From January 25th to March 15th, 1942, there was a medical nutrition hospital for patients with dystrophy at our University. During the difficult time of the blockade, the opening of such hospitals was the most important event to preserve people's lives. In them, patients received enhanced nutrition under medical supervision for two to three weeks. 27 teachers, 42 workers and 16 students who were in the most serious condition took a course of therapeutic nutrition atour university.
In March 1942, the institute was evacuated, but the equipment and property were not taken out, and a small group of maintenance personnel remained to protect them - together with 75 workshop workers. Since the end of March 1942, they have been putting the building of the institute, its laboratories, damaged by bombing, in order, restoring water supply and sewerage, preparing fuel. Employees repaired the hostel, opened a laundry-bath, a barber shop. For senior students (there were 16 of them left in Leningrad), it was possible to organize training sessions that were not interrupted even during shelling and bombing. During 1943-1944, 8 long-range shells hit the building of the institute, one of which, having broken through three floors, fell on a tile stove in the telegraph laboratory and did not explode. The belief in victory inspired all Leningraders and helped them to endure all the dangers and hardships.
The most active part was taken by the staff of the institute in the cleaning of the city in the spring of 1942. It was a truly great battle for Leningrad. More than 300 thousand people took part in these works every day, including 35-40 employees of the institute.

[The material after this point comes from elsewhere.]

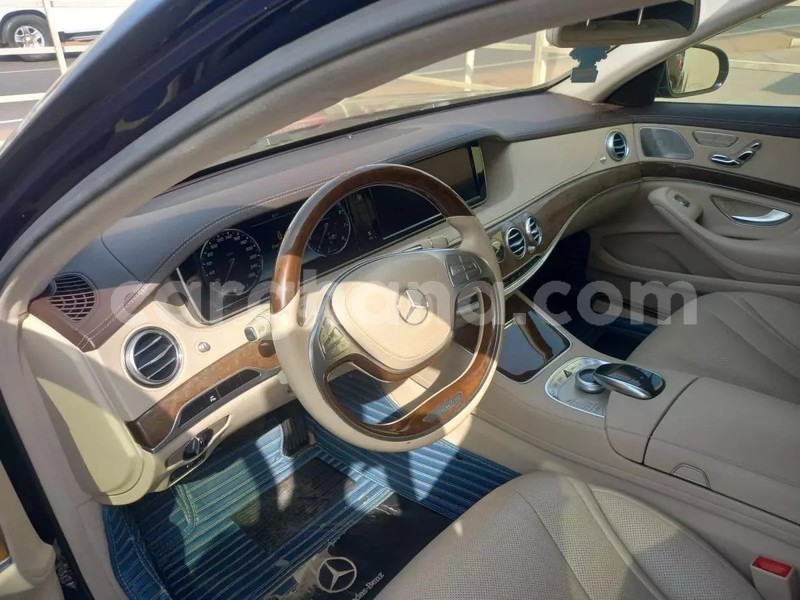 Big with watermark mercedes benz s class greater accra accra 57695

The immortal feat of the Leningraders will survive for centuries. The memory of the front-line soldiers, home front workers, residents of besieged Leningrad, who gave us the happiness to live in peacetime, will forever remain in our hearts.

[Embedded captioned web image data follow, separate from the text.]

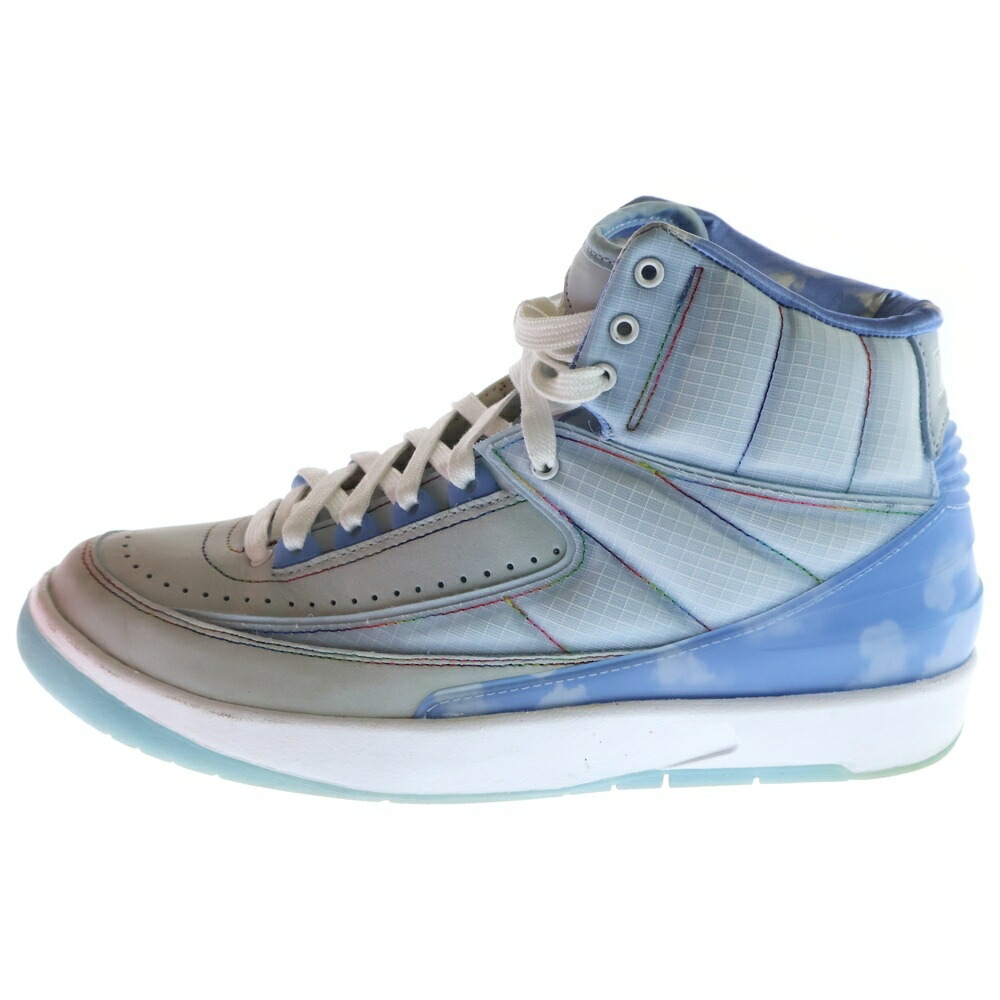 J. バルヴィン × ナイキ エアジョーダン2 レトロ SP セレスティンブルー 20220709034045-0.webp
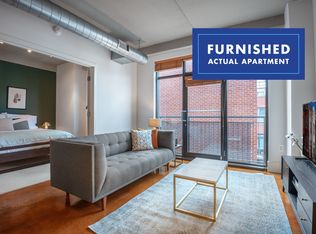 1423 P St NW #710, Washington, DC 20005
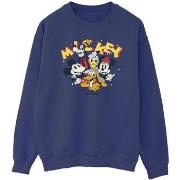 Sweat-shirt Disney BI39554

There are many documentary and photographic materials related to the history of the Great Patriotic War and the participation of its students and employees in it in the KPC "SPbSUT Museum".
A minute of silence will be held in St. Petersburg on the Day of Remembrance of the victims of the blockade. The beats of the metronome and the text in memory of the courage and heroism of the Leningraders will sound at noon on September 8 from loudspeakers throughout St. Petersburg. The city will honor the memory of the defenders and residents of Leningrad who died and died in the besieged city with a minute of silence.
Memorial readings of the names of the victims will be held at 115 venues in the city.
Flowers will be laid at the memorial plaque on Nevsky Prospekt, 14. Funeral ceremonies will be held at the cemeteries – Piskarevsky, Serafimovsky, Smolensky, Nevsky Military, Bogoslovsky, as well as on Victory Square, at the Memorial to the Defenders of the Oranienbaum bridgehead and at other burial sites of soldiers, defenders and residents of besieged Leningrad.
The action in memory of the victims will be held in Solyanoy Lane, near the Museum of the Defense and Blockade of Leningrad, the entrance to which on this day will be free for all categories of visitors, including foreigners.
On the evening of September 8th, a memorable concert was announced at the Oktyabrsky Concert Hall.
Also on September 8th, travel by public transport, metro and along the Western High-speed Diameter of St. Petersburg will be free for veterans.